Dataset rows
====

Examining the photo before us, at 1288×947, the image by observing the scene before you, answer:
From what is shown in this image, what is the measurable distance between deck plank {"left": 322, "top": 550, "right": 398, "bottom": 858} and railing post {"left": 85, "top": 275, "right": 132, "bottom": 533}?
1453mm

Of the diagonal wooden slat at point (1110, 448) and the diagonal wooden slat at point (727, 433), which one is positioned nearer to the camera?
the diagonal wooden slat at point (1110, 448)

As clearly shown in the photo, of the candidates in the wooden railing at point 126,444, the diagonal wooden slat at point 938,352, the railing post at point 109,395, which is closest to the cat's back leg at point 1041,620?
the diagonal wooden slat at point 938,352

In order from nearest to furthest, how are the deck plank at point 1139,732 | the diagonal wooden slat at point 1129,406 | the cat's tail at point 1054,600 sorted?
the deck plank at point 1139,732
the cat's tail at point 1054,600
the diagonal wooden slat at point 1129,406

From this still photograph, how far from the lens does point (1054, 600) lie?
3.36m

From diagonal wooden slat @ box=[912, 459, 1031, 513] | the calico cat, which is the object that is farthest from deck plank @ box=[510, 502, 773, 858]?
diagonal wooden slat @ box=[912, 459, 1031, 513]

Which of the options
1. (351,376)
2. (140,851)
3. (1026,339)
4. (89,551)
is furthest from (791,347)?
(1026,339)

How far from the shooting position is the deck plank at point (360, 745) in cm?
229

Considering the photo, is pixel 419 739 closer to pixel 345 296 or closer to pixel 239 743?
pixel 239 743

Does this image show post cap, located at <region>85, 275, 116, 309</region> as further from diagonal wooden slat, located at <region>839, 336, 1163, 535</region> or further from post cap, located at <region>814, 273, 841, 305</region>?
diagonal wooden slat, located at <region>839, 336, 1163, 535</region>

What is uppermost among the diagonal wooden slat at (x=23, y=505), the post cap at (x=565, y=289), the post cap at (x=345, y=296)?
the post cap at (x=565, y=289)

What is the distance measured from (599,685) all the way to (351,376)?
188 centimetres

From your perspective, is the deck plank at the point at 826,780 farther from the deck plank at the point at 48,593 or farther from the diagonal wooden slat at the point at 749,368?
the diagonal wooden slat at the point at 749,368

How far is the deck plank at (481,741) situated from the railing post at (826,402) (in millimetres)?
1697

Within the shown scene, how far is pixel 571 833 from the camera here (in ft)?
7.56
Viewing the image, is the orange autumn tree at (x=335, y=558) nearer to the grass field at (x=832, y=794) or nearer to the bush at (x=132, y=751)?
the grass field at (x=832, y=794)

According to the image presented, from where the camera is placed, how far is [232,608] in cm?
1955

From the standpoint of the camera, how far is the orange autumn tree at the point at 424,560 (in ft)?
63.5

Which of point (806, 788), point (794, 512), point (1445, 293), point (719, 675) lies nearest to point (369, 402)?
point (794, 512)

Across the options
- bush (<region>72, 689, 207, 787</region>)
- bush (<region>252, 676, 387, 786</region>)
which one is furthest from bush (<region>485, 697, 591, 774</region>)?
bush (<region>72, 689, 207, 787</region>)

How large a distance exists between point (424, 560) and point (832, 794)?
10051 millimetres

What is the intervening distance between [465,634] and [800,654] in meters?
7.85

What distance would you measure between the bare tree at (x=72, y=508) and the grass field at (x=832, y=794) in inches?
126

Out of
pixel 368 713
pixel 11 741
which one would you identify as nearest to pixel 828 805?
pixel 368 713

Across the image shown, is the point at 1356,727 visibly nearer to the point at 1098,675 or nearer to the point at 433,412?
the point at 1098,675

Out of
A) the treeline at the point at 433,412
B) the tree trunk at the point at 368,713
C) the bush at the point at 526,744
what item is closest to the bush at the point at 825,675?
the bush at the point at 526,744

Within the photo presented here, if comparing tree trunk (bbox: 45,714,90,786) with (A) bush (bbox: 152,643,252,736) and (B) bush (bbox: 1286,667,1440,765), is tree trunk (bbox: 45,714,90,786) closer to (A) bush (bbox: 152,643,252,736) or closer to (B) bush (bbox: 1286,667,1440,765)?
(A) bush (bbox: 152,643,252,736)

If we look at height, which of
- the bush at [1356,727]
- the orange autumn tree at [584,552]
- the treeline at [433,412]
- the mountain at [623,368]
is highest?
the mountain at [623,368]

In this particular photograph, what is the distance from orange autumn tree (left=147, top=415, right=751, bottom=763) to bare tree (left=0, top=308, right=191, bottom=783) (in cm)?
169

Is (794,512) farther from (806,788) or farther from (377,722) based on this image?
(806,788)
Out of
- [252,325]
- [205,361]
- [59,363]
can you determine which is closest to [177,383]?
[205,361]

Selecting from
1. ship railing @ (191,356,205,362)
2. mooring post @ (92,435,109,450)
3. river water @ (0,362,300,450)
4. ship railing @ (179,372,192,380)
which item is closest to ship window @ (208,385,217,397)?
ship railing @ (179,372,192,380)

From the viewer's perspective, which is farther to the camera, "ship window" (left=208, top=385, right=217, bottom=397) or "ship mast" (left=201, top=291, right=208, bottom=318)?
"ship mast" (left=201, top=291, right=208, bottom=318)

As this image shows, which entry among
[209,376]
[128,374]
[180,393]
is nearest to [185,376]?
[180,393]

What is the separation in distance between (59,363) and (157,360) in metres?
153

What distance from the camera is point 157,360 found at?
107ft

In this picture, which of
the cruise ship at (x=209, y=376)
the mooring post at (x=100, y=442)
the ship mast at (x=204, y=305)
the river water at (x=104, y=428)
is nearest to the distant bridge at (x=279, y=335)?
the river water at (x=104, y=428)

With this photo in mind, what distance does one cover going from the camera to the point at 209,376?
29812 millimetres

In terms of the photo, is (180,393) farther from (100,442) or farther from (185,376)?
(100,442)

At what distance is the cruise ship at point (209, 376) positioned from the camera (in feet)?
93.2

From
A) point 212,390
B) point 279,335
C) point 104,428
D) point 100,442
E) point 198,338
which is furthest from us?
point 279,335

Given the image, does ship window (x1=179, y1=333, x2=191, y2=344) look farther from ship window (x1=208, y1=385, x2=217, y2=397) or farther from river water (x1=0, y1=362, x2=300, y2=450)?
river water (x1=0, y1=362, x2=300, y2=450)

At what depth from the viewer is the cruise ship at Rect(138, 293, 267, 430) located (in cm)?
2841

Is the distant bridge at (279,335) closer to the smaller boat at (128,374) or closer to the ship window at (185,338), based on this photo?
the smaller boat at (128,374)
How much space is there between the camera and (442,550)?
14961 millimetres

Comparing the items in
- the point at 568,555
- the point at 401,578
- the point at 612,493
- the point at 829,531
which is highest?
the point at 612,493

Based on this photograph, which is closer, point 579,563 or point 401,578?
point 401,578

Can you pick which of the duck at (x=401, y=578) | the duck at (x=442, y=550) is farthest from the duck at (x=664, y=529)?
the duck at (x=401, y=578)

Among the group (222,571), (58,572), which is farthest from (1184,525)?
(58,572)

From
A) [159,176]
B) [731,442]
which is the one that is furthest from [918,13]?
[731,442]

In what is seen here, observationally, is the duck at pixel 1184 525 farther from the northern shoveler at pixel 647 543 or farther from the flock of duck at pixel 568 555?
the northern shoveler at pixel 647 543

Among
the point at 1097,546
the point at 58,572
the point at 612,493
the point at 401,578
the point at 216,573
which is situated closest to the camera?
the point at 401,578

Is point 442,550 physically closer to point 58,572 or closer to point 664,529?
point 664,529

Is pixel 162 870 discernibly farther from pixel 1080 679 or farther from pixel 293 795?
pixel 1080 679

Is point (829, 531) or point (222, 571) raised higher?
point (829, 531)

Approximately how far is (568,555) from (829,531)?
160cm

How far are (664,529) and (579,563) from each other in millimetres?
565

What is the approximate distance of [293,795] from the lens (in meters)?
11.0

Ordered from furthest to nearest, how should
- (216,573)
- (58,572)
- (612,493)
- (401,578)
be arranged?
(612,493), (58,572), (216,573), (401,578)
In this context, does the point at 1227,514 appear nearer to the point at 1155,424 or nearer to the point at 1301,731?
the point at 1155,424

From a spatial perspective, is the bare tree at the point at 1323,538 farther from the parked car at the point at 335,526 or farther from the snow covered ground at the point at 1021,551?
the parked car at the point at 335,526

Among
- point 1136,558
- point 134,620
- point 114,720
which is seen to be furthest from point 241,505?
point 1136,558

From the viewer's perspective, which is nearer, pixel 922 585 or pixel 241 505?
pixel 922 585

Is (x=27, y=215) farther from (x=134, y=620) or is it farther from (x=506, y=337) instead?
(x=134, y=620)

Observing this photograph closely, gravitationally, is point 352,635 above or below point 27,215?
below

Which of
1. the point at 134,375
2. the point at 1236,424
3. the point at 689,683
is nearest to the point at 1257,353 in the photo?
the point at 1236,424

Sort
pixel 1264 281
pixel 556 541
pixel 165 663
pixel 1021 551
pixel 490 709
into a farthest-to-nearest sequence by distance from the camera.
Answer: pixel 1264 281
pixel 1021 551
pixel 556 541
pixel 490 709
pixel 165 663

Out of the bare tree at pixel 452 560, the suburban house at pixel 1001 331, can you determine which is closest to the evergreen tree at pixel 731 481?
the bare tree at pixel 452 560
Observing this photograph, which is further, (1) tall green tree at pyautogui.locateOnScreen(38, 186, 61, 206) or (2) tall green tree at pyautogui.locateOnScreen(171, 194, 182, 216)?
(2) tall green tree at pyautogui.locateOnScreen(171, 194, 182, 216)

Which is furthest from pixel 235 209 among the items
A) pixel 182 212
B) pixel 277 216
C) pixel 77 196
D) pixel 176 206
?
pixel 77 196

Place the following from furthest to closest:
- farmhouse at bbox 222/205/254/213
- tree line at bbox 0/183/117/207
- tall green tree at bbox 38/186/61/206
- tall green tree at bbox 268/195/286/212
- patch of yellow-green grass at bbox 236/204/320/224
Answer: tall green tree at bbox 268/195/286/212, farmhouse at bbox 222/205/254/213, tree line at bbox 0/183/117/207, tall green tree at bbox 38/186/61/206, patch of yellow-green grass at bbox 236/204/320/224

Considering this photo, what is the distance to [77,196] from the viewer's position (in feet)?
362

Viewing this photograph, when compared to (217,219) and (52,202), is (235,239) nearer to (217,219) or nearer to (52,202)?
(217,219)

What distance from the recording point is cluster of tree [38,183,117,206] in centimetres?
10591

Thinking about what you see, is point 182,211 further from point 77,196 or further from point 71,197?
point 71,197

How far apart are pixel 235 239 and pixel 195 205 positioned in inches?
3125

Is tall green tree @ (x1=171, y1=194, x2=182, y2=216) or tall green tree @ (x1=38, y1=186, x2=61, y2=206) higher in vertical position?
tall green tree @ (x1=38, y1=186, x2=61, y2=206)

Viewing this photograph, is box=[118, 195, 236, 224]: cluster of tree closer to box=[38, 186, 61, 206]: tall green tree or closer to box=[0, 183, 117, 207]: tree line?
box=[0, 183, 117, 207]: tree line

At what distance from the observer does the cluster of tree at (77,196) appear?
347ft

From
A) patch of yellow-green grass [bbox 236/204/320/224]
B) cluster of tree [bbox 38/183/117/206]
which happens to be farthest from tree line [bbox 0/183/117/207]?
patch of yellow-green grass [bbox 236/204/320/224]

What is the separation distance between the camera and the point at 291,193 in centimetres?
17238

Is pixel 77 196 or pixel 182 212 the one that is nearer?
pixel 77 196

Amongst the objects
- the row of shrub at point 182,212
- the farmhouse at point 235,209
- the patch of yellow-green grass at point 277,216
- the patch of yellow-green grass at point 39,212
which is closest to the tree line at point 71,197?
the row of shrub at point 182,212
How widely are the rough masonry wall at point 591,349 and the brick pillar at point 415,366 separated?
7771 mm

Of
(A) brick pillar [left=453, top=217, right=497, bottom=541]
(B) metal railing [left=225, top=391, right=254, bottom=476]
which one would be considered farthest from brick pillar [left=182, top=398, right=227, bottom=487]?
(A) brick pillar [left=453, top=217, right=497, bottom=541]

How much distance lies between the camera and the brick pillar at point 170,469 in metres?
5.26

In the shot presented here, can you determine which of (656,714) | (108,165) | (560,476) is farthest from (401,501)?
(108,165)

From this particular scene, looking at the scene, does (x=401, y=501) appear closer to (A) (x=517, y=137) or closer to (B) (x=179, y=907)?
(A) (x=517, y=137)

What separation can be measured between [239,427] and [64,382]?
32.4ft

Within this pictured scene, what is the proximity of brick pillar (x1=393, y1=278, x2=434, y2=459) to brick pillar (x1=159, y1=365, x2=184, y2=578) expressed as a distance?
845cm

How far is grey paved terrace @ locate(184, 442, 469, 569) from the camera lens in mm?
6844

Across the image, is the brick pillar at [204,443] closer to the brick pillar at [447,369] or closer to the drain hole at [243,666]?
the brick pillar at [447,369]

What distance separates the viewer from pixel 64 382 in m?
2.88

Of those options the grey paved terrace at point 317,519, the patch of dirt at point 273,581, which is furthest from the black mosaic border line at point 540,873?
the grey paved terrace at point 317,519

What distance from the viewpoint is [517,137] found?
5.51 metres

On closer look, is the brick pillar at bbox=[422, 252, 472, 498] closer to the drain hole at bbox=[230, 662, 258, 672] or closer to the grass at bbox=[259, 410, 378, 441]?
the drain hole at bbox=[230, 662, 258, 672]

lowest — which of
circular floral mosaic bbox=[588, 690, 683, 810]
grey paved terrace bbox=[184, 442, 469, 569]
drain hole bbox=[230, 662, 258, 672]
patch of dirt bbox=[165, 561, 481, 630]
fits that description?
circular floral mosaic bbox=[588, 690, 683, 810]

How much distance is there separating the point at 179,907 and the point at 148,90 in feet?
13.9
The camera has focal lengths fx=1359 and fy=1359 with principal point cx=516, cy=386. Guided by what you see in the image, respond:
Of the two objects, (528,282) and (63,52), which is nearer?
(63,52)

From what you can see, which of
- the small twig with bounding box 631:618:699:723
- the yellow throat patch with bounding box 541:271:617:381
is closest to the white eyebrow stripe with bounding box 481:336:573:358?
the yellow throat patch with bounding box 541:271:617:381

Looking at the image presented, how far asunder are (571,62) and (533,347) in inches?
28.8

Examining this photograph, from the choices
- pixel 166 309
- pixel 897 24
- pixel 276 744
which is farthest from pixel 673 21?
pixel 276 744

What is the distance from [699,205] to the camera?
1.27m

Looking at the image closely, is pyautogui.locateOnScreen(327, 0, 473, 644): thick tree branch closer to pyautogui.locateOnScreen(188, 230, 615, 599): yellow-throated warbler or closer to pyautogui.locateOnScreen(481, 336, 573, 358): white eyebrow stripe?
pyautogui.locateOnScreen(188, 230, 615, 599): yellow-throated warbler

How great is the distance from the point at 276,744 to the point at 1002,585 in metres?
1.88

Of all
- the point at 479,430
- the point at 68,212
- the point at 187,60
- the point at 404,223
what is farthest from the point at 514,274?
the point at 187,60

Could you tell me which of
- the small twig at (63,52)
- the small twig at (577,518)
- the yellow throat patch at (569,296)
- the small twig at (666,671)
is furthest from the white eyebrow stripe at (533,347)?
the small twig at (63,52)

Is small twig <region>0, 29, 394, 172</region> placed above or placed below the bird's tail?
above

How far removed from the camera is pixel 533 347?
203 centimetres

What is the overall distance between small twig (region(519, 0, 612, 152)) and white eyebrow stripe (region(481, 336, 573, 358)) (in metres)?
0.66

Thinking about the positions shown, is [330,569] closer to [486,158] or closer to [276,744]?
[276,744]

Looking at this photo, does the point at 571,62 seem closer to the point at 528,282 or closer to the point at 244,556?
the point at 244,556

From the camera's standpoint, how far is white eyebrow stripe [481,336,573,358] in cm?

====

Update the lines from the one containing "Examining this photograph, from the choices" through the end of the material, replacing "farthest" with "most distant" and leaving everything else unchanged.

### Answer for the task
Examining this photograph, from the choices
- pixel 166 309
- pixel 897 24
- pixel 276 744
which is most distant from pixel 673 21?
pixel 276 744

What is the distance from [699,205] to the camera?
1.27m

Looking at the image closely, is pyautogui.locateOnScreen(327, 0, 473, 644): thick tree branch closer to pyautogui.locateOnScreen(188, 230, 615, 599): yellow-throated warbler or closer to pyautogui.locateOnScreen(481, 336, 573, 358): white eyebrow stripe?
pyautogui.locateOnScreen(188, 230, 615, 599): yellow-throated warbler

How great is the distance from the point at 276,744 to the point at 1002,585 in metres?
1.88

Of all
- the point at 479,430
- the point at 68,212
- the point at 187,60
- the point at 404,223
what is most distant from the point at 514,274?
the point at 187,60

Could you tell me which of
- the small twig at (63,52)
- the small twig at (577,518)
- the yellow throat patch at (569,296)
- the small twig at (666,671)
is furthest from the white eyebrow stripe at (533,347)?
the small twig at (63,52)

Is small twig <region>0, 29, 394, 172</region> placed above or placed below the bird's tail?
above

How far removed from the camera is pixel 533 347?
203 centimetres

What is the overall distance between small twig (region(519, 0, 612, 152)) and white eyebrow stripe (region(481, 336, 573, 358)) (in metres)?
0.66

Thinking about the positions shown, is [330,569] closer to [486,158] or closer to [276,744]?
[276,744]

Looking at this photo, does the point at 571,62 seem closer to the point at 528,282 or closer to the point at 244,556?
the point at 244,556

From the camera's standpoint, how far is white eyebrow stripe [481,336,573,358] in cm?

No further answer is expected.